[Input start]
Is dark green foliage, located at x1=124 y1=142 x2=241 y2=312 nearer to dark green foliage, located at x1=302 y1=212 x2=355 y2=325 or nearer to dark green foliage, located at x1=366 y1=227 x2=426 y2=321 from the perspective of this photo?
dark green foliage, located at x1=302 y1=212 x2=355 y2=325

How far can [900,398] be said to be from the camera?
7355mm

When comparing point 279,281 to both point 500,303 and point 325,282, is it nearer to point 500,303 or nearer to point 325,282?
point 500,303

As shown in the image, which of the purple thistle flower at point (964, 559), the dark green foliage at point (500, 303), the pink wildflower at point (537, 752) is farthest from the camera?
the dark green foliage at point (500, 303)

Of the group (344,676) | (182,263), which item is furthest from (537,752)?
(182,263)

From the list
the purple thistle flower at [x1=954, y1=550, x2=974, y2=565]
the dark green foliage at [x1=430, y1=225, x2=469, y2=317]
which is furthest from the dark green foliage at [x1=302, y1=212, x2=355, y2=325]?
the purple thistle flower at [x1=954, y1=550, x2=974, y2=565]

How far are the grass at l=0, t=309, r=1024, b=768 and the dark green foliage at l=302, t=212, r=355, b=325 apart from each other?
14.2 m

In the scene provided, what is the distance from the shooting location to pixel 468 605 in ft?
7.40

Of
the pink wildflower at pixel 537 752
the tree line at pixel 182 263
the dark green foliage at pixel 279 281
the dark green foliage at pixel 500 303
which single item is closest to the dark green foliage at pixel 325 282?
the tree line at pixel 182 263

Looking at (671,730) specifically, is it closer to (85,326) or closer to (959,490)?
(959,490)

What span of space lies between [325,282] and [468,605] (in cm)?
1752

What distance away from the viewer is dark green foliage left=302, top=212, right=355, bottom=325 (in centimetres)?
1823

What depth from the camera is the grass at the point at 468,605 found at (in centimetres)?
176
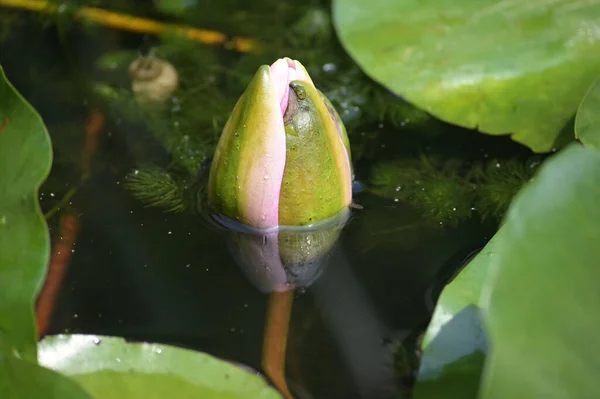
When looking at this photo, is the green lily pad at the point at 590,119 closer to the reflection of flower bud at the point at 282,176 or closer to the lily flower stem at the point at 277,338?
the reflection of flower bud at the point at 282,176

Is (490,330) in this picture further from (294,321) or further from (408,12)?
(408,12)

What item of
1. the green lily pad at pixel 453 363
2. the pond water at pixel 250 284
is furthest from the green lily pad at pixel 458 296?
the pond water at pixel 250 284

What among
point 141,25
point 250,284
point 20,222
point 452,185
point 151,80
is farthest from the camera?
point 141,25

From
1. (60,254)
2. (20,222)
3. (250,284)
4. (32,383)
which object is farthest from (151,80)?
(32,383)

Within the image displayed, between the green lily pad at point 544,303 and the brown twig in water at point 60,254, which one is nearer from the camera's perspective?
the green lily pad at point 544,303

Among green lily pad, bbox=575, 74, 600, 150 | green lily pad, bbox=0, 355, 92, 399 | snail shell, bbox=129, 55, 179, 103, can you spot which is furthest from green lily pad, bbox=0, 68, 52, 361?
green lily pad, bbox=575, 74, 600, 150

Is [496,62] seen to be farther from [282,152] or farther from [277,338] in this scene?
[277,338]

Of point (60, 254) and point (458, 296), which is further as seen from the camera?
point (60, 254)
[Input end]
Exercise directions: Transcribe the records above exactly, omitting every picture they contain.

Answer:
Is dark green foliage, located at x1=124 y1=142 x2=241 y2=312 nearer to dark green foliage, located at x1=302 y1=212 x2=355 y2=325 or nearer to dark green foliage, located at x1=366 y1=227 x2=426 y2=321 from the perspective of this photo?
dark green foliage, located at x1=302 y1=212 x2=355 y2=325

How far can [900,398] be said to be from the camera?
7355mm

When comparing point 279,281 to both point 500,303 and point 325,282, is it nearer to point 500,303 or nearer to point 325,282?
point 500,303

As shown in the image, which of the purple thistle flower at point (964, 559), the dark green foliage at point (500, 303), the pink wildflower at point (537, 752) is farthest from the camera?
the dark green foliage at point (500, 303)

Of the group (344,676) | (182,263), which item is furthest from (537,752)?
(182,263)

From the list
the purple thistle flower at [x1=954, y1=550, x2=974, y2=565]
the dark green foliage at [x1=430, y1=225, x2=469, y2=317]
which is furthest from the dark green foliage at [x1=302, y1=212, x2=355, y2=325]?
the purple thistle flower at [x1=954, y1=550, x2=974, y2=565]

How far are the grass at l=0, t=309, r=1024, b=768 and the dark green foliage at l=302, t=212, r=355, b=325 apart from each other?
14.2 m

In the scene provided, what is the distance from the shooting location to pixel 468 605 in ft?
7.40

Of
the pink wildflower at pixel 537 752
the tree line at pixel 182 263
the dark green foliage at pixel 279 281
the dark green foliage at pixel 500 303
which single item is closest to the dark green foliage at pixel 325 282?
the tree line at pixel 182 263

Looking at (671,730) specifically, is it closer to (85,326) or closer to (959,490)?
(959,490)

What span of space lies between [325,282] and [468,605] (in cm)?
1752

What distance away from the viewer is dark green foliage left=302, top=212, right=355, bottom=325 (in centimetres)?
1823

What depth from the camera is the grass at the point at 468,605 found at (in centimetres)?
176
When looking at this photo, is the green lily pad at the point at 590,119 closer to the reflection of flower bud at the point at 282,176 or closer to the lily flower stem at the point at 277,338?
the reflection of flower bud at the point at 282,176

Is (490,330) in this picture further from (294,321) or further from (408,12)?
(408,12)

What item of
1. the green lily pad at pixel 453 363
2. the pond water at pixel 250 284
is furthest from the green lily pad at pixel 458 296?
the pond water at pixel 250 284

What among
point 141,25
point 250,284
point 20,222
point 452,185
point 151,80
is farthest from the camera?
point 141,25

From
1. (60,254)
2. (20,222)
3. (250,284)
4. (32,383)
which object is farthest from (151,80)?
(32,383)

Within the image displayed, between the green lily pad at point 544,303 and the brown twig in water at point 60,254, which one is nearer from the camera's perspective?
the green lily pad at point 544,303

Among green lily pad, bbox=575, 74, 600, 150 | green lily pad, bbox=0, 355, 92, 399 | snail shell, bbox=129, 55, 179, 103, can you spot which is furthest from green lily pad, bbox=0, 68, 52, 361?
green lily pad, bbox=575, 74, 600, 150

Is [496,62] seen to be farther from [282,152] or farther from [277,338] in this scene?
[277,338]

Of point (60, 254) and point (458, 296), which is further as seen from the camera?
point (60, 254)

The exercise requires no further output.